I feel that there is potential to employ more civilian assistants within the Air Traffic Control environment. If the right people are selected, in my experience they are more than capable of performing everything that is required of them. The crux of the problem is recruiting the right people. I have seen the problems caused when an unsuitable person is recruited and the subsequent mismanagement of the situation. Saying that, I don't see any more problems with civvies than service people. The big point in their favour is that they are very cheap to employ. At a guess they are on about 2/3rds of the pay of an SAC. I suppose it's ok if someone has a military pension to bolster the wage or it's a second income into the household but as a single source of income I would think that many would struggle.
There are lots of downsides. A civvie only has to give 28 days notice to resign, and some have just walked out never to return. To recruit a civvie will take between 4 and 6 months, getting them on a FOTF course is another problem. They are only contracted to work 37 1/2 hours per week, working that into a shift pattern can be a problem. Obtaining authorisation for overtime, in my experience is very difficult. They are employed to carry out set duties, how this is interpreted buy each unit, I'm sure varies but I'm sure that some of the "gash jobs" that the military assistants get told to do would not be done by civvies. As they are employed to work in Air Traffic Control there is not flexibility to lend them to another section to help them out with a manning problem.
The other big problem is the culture of the system that civvies go into.

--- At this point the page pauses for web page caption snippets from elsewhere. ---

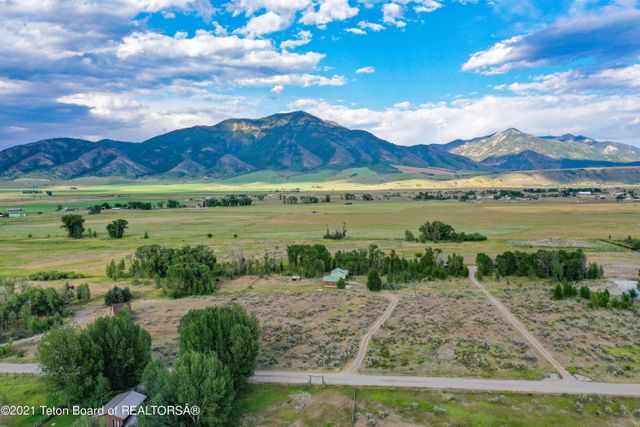 Listing photo 1 for 1197 Cottonwood Rd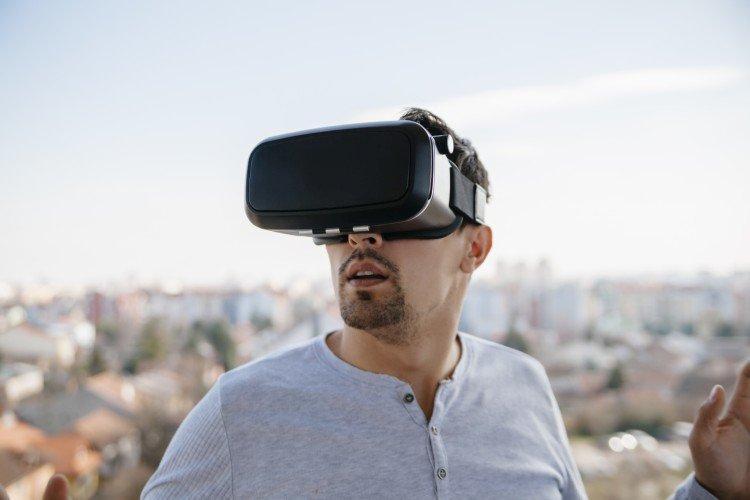 Очки виртуальной реальности - Что подарить мужу на День рождения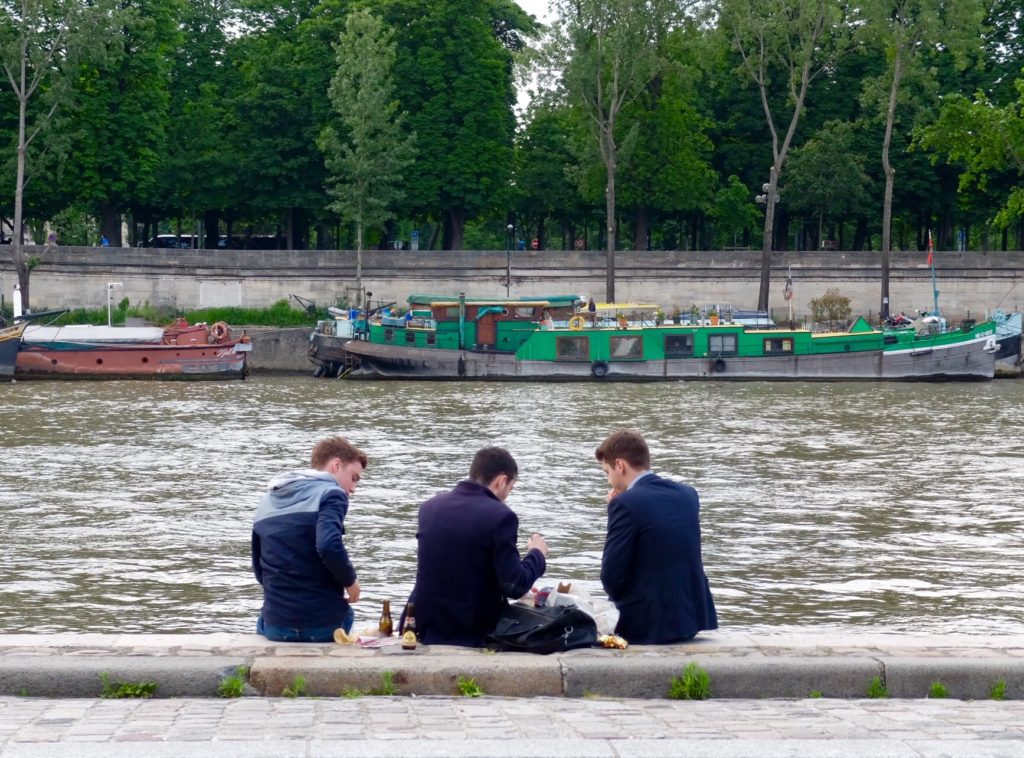 picnicking on les berges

Some civvies have no experience of the military and do not understand the obsession with rank and status. Other ex military assistants relish the opportunity to ignore rank. There are people in the FOM and Controlling side of things that do little to hide there dislike of civilian assistants. I can think of a couple of examples. A FOM who actively campaigned to get civilian posts disestablished through a series of backhanded manouvers. I don't know what his motivation was but I felt that because he didn't have that same opportunity to manipulate the civvies as he did the service people. He wasn't as clever as he thought he was and eventually kicked out of the Tower in tears, but that's another story. The other example was a Branch Officer Flt Lt who couldn't accept that the RAF wasn't the same organisation it was in 1974. His constant complaining did nothing for building teamwork. I haven't talked to him since he decided that life would be easier as an AVO. Double standards strike again.
I'm sure that there are a whole range of other problems associated with employing civvies but if it helps with maintaining the continuity of experience and easies demands on the service people, why not?